COLLECTED MATERIAL:
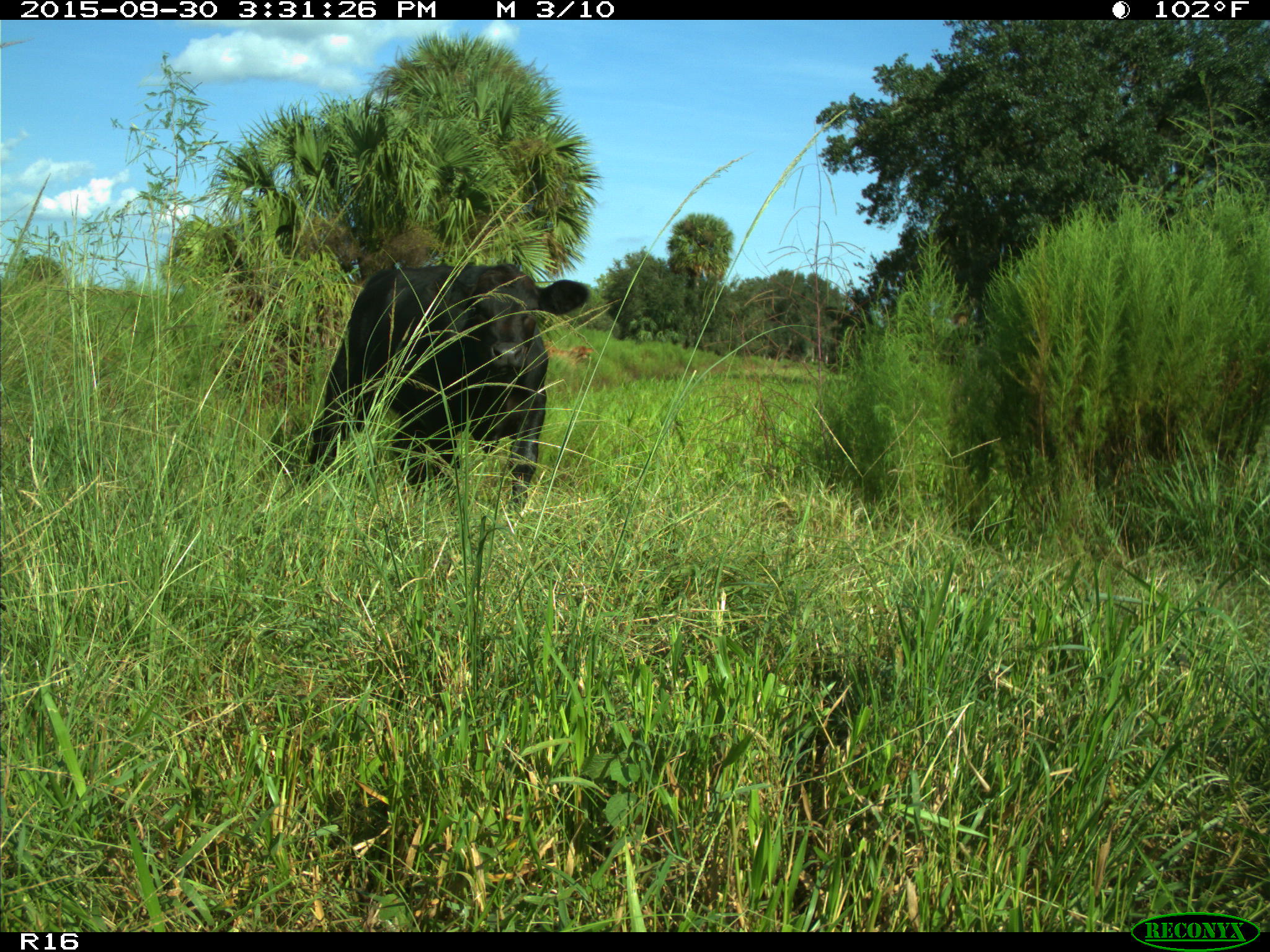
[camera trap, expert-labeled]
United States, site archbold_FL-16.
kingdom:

ABOUT THIS EXERCISE:
The material must be restated verbatim. Its pictures must be omitted.

OUTPUT BELOW:
[camera trap, expert-labeled]
United States, site archbold_FL-16.
kingdom:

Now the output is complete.